As does each Congressional member, Lugar has a taxpayer-funded staff that enables his success, that is,  taxpayers footing the cost of their own subjugation.  Worse, these tax dollars endear far too many young interns and staffers to the celebrity and power that is today's politics.   In 2011, Lugar charged taxpayers $2,878,113 for staff expenditures, according to, Legistorm, a nonpartisan organization which discloses gross (pun intended) Congressional spending.  Lugar's staff disclosures totaled $1,859,340 in FY 2001, the first year data on staff salaries was made available, and more than $3,000,000 in 2010.  In aggregate pay, for the last 11 years alone, Lugar's office cost taxpayers $26,472,326.  Though staffers may make a relative pittance in hourly wage, the total cost to taxpayers is staggering.  It might help to multiply that $26,472,326 by 3 to approximate what Lugar's office has cost taxpayers over 36 years, at least in staffing, plus or minus a few million.  Of course, that number would be grossly inaccurate without adjusting for the relative lack of public sector bloat, spending, and inflation when Lugar assumed office in 1977.   And yet, my calculator still doesn't go that high.  This is not to say Lugar is any spending exception among the 534 other members of Congress.  Try that math on for size. 

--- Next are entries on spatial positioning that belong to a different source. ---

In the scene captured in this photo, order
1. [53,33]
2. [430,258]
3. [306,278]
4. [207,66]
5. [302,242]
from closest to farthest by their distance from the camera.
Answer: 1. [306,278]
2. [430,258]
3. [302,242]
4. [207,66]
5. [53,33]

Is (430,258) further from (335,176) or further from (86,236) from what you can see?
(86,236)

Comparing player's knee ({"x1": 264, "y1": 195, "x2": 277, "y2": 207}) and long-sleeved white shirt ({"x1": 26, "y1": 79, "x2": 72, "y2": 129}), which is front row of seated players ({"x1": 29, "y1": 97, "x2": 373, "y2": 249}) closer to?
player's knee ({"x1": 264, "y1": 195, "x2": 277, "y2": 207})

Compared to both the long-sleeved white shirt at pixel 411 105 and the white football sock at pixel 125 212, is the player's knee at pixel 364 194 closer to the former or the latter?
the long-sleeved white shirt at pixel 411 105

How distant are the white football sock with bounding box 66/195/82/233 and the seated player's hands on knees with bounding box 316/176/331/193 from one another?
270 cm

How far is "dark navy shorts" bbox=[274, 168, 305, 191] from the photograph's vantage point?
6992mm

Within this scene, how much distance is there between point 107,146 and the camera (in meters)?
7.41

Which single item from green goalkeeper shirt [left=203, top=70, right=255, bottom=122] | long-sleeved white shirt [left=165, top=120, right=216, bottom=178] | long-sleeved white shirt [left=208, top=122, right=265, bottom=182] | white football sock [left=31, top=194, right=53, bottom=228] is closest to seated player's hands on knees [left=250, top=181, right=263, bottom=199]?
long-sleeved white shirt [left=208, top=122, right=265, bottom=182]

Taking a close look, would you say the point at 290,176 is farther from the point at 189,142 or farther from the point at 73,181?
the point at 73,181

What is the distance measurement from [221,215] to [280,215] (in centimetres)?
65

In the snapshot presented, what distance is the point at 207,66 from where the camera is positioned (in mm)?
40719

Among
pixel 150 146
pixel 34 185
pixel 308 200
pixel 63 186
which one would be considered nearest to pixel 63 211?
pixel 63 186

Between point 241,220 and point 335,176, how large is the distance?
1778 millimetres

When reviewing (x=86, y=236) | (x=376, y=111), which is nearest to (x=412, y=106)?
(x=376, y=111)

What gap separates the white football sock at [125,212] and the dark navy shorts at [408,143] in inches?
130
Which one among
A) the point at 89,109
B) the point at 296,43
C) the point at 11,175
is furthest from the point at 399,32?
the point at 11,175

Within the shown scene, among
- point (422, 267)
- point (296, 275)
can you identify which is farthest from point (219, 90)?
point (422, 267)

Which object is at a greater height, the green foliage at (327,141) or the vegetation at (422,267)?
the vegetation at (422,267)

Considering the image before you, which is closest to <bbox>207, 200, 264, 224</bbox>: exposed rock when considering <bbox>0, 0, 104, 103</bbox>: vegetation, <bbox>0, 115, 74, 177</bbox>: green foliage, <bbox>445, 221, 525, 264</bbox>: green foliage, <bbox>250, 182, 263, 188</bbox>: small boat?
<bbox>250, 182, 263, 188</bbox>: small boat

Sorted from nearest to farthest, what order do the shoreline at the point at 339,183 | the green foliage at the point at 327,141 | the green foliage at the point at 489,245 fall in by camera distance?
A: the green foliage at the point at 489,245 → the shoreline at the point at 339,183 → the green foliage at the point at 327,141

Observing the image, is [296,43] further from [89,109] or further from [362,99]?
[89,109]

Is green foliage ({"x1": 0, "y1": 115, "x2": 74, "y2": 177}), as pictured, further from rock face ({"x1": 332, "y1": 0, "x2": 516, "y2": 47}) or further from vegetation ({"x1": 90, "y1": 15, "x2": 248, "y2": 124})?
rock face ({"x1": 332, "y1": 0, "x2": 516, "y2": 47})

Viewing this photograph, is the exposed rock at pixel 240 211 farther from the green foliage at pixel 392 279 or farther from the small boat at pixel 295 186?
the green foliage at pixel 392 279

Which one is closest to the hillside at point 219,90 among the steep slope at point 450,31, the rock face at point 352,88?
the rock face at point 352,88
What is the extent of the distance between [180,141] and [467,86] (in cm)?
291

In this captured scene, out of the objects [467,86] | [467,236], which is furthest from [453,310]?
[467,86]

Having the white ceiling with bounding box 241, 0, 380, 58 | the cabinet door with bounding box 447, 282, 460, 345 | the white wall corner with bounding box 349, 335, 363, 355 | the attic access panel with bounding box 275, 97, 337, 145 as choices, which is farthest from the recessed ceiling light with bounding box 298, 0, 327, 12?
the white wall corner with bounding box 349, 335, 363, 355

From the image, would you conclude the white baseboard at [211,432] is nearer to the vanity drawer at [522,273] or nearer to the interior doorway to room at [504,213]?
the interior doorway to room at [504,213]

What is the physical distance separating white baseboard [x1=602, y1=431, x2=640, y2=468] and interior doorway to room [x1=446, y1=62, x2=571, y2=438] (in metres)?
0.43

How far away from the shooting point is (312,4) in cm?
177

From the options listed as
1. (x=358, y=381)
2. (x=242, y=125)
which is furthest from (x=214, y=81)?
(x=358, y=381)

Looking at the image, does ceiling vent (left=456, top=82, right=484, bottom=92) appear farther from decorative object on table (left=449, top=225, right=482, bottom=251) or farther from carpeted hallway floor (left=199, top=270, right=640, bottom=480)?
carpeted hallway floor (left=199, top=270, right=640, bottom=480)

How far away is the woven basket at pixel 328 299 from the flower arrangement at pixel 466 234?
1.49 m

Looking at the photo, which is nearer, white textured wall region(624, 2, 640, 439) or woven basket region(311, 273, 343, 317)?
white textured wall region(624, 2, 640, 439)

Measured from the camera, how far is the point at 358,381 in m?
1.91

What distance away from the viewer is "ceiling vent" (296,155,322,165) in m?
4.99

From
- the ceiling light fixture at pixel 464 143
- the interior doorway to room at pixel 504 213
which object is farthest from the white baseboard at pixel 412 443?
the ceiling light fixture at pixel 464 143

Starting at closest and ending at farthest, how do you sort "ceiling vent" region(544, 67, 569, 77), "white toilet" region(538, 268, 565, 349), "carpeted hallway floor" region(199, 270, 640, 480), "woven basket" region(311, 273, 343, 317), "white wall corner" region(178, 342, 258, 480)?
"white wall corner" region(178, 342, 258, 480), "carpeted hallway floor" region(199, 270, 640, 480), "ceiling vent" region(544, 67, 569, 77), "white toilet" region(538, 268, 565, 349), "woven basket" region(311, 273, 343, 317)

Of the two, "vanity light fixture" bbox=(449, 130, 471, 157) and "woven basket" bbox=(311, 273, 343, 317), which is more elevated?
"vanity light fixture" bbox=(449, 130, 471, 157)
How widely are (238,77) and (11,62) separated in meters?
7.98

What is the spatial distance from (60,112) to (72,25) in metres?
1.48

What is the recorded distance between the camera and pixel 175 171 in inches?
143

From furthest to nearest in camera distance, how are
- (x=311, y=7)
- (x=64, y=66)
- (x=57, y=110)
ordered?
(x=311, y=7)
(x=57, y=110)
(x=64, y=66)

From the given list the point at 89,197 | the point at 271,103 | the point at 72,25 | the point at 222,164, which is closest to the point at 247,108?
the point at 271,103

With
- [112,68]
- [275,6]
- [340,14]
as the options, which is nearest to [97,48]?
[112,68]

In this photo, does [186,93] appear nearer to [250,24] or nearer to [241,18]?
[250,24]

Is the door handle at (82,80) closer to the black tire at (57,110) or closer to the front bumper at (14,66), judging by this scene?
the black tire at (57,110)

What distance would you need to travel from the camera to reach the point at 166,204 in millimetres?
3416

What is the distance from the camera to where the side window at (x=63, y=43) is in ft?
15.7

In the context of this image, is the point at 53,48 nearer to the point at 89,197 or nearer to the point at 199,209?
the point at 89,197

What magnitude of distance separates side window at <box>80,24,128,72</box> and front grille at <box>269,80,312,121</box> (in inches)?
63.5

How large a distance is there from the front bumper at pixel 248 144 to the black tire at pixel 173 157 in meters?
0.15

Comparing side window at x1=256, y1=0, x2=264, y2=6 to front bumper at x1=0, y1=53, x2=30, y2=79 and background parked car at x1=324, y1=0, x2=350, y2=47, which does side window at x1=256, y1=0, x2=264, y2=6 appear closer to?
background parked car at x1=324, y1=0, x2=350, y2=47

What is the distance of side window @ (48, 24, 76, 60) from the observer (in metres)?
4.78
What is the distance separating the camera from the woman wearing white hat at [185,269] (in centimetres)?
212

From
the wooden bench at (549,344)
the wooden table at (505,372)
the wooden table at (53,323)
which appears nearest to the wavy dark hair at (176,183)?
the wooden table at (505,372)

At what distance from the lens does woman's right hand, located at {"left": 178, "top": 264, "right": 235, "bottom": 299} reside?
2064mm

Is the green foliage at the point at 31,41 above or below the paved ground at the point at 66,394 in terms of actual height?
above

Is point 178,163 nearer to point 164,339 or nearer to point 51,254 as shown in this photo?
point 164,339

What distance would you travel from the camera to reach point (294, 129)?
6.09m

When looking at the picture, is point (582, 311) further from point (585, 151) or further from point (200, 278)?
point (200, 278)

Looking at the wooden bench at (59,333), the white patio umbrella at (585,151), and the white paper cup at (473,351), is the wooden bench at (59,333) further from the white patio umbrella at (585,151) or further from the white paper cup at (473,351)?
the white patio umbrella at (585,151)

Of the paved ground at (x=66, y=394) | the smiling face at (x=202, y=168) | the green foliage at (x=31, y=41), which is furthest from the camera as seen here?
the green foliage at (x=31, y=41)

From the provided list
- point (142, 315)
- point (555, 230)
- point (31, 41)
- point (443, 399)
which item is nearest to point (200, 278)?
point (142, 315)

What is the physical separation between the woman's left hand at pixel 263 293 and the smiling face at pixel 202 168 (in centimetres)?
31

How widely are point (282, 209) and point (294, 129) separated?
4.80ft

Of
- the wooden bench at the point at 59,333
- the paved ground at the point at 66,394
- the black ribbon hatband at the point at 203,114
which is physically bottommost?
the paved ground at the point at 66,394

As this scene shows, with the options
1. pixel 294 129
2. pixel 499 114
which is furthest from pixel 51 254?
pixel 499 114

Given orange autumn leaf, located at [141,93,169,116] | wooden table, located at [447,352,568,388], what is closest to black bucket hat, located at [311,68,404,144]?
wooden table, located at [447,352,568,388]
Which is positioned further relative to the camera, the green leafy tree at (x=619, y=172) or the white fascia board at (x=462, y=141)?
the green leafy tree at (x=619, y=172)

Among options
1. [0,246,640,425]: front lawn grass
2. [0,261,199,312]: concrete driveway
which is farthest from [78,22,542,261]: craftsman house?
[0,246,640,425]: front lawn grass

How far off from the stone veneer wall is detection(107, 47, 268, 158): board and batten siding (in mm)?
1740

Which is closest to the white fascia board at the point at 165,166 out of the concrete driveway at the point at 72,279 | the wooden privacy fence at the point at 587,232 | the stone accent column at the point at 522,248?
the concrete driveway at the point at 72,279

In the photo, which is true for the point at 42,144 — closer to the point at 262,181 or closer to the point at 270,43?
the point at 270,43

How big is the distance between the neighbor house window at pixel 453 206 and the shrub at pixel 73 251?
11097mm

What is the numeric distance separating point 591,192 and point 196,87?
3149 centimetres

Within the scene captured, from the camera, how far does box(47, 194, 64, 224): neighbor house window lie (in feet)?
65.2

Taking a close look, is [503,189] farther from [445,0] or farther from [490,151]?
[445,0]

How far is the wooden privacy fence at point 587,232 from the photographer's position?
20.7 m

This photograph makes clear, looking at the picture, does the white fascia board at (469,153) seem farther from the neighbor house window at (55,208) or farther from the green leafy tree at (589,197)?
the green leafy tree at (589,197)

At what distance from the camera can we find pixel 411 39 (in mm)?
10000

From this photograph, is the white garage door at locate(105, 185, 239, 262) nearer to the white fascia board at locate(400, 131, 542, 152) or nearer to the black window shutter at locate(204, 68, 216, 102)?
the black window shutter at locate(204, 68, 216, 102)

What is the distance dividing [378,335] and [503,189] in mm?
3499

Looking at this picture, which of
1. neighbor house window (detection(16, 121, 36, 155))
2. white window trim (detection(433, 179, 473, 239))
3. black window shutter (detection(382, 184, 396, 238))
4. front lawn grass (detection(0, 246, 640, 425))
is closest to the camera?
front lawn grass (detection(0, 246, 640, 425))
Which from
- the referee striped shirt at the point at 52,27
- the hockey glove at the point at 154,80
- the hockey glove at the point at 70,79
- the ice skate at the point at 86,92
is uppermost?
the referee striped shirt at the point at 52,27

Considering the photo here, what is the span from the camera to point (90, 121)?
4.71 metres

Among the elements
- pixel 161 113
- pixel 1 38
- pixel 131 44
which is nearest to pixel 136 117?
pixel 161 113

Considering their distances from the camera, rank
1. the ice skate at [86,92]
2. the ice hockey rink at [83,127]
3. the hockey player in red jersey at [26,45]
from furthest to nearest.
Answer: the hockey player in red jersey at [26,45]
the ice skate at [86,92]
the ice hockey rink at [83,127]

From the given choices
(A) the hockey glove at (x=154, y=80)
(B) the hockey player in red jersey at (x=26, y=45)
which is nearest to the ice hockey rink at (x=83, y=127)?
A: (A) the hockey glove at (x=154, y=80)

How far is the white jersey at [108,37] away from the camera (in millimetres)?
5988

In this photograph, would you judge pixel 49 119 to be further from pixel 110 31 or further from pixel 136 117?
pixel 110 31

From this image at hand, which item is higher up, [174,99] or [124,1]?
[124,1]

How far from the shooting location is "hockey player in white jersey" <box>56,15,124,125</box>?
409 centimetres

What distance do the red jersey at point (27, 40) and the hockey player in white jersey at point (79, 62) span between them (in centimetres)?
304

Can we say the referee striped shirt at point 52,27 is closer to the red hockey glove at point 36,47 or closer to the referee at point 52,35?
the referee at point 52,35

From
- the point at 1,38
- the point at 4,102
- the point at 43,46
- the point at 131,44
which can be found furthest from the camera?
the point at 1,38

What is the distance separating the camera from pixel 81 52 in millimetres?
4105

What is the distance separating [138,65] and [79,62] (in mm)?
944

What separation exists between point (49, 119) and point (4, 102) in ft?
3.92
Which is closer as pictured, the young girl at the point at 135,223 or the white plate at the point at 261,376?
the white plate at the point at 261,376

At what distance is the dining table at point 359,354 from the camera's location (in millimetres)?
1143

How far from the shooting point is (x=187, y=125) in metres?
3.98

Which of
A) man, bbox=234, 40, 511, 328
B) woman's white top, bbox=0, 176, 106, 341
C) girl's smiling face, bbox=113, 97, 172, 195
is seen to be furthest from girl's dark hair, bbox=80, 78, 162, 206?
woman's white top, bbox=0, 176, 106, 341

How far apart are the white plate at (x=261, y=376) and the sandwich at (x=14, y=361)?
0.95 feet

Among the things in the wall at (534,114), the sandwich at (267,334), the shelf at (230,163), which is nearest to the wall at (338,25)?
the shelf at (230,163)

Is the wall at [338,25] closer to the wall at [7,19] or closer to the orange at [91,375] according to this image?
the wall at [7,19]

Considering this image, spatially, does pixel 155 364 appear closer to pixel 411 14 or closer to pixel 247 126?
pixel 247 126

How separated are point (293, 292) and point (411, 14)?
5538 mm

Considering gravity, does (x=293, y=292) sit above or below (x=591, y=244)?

Lugar's bff, John Kerry, lamented his friend's defeat -- a tragedy -- as the end of civil discourse and bipartisan compromise as we know it.   And Kerry's angst is understandable, considering losing RINOs such as Lugar shine an unwelcome spotlight on the only compromise Democrats know, full capitulation to the Left, or else.   It's hard to govern against the will of the people without some bipartisan cover -- think cries for civility from the likes of Obama, Kerry, Franken, Boxer, Reid, Ellison, Durbin, Schumer, Pelosi, and their media -- which makes it all the more infuriating Lugar, and so many other Republicans, endorse the false conciliations.   

In the words of pundits from both sides of the aisle, the U.S. Senate is less collegial, less bipartisan, less moderate, and less effective.  By all means, let's hope so.  In fact, here's hoping Congress just becomes less - less Left, less dictatorial, less tyrannical, less Democrat, less progressive, less regulating, less taxing, less spending -- less burden on the American taxpayer.   The more time any one representative spends in Washington D.C. -- even the good guys -- the more inclined he is to go along to get along; an occupational hazard Indiana voters rectified in Richard Lugar far too late. 

13,000 votes is a record for which no Representative should endeavor.   Any politician voters allow such latitude eventually stops representing his constituency, and starts representing Washington D.C.  That is compromise no taxpayer, and -- thanks to the Tea Party -- no Republican, can afford.